Your objective: For the records below, report how many lines include the word "site". Only the number should appear.

Exercise inputs:
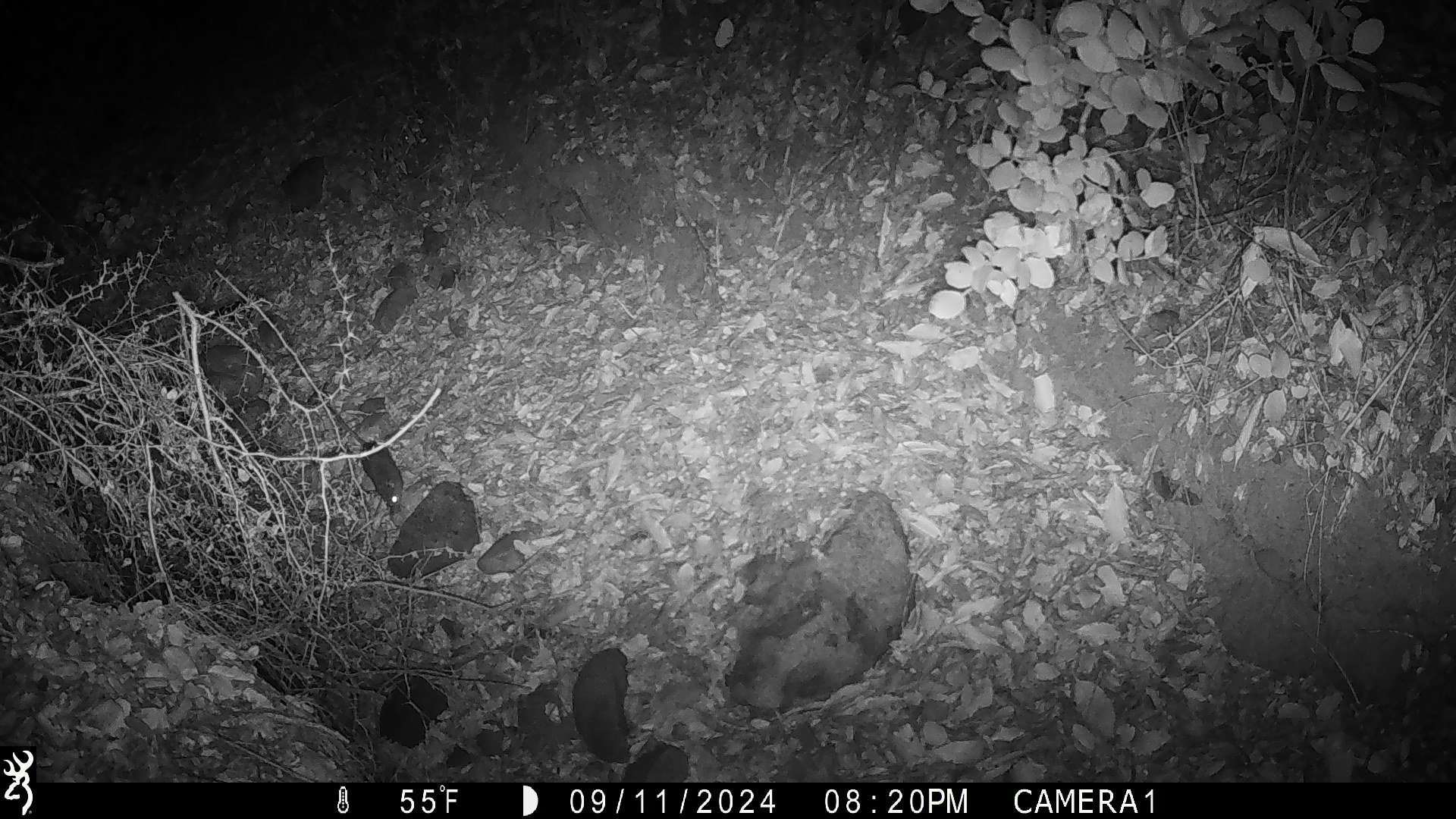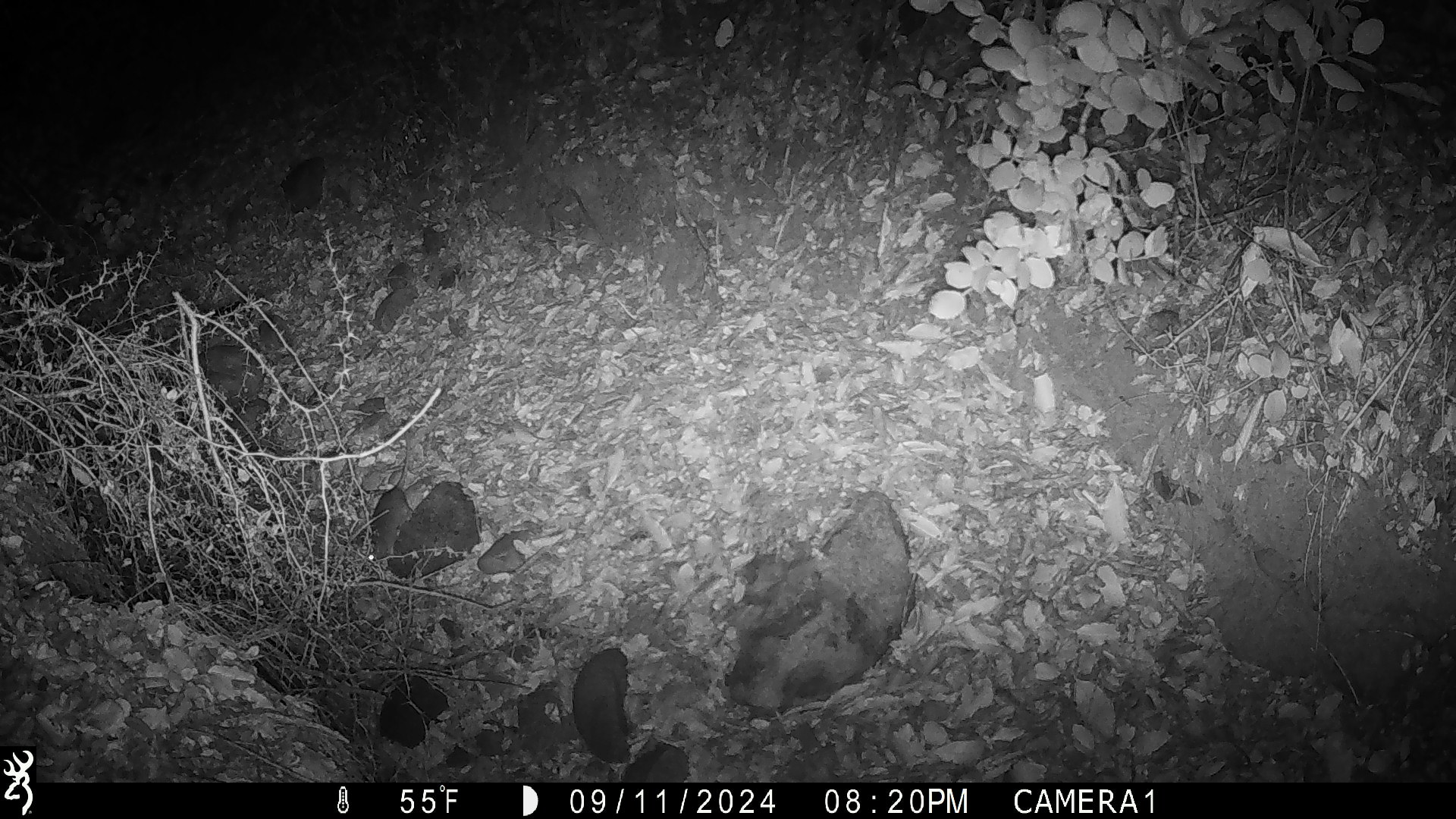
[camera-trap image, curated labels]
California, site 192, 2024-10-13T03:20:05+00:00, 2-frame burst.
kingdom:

...

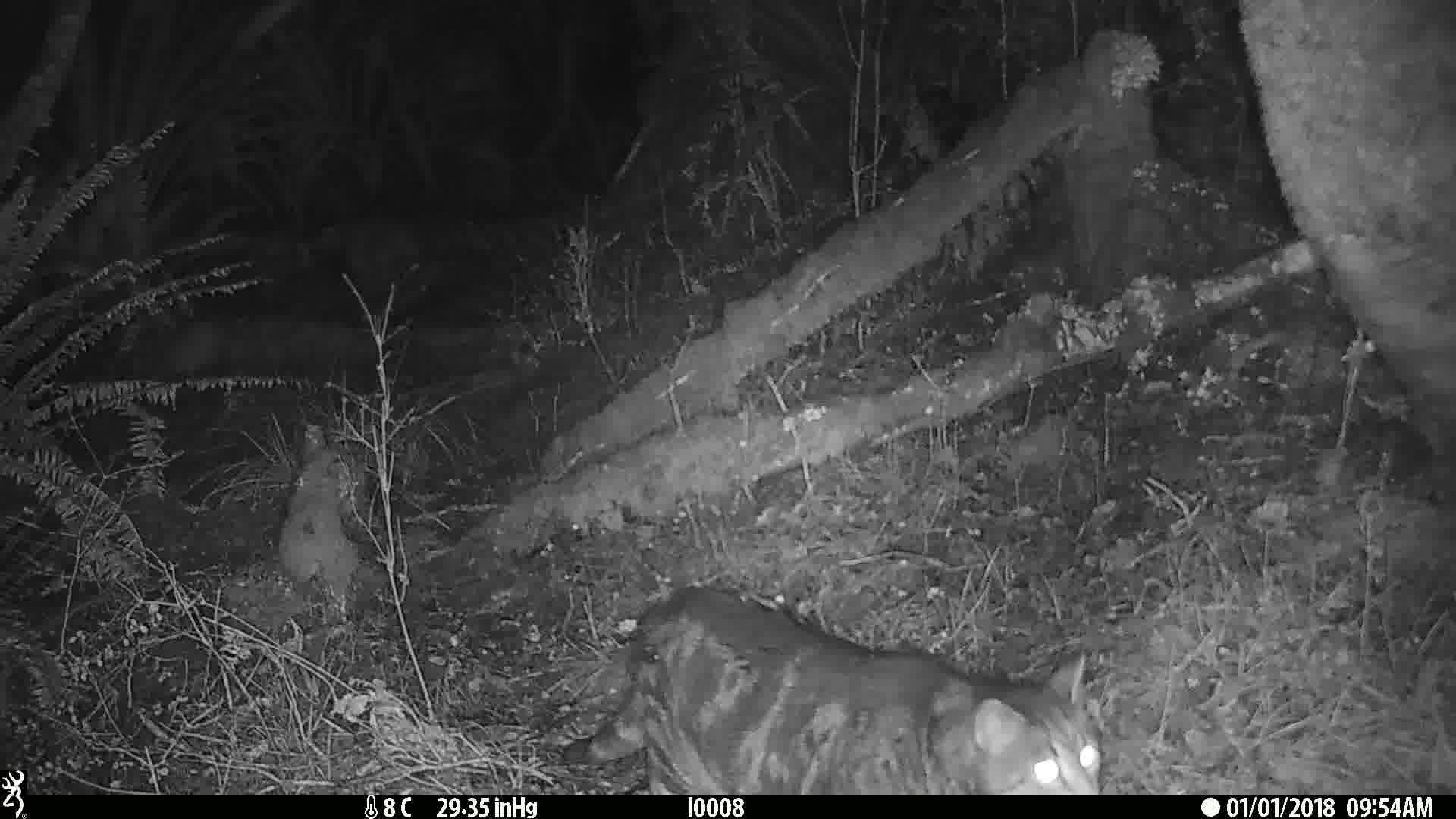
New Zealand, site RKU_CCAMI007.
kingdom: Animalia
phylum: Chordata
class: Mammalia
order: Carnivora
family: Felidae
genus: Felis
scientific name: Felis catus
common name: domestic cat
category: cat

Result below: 2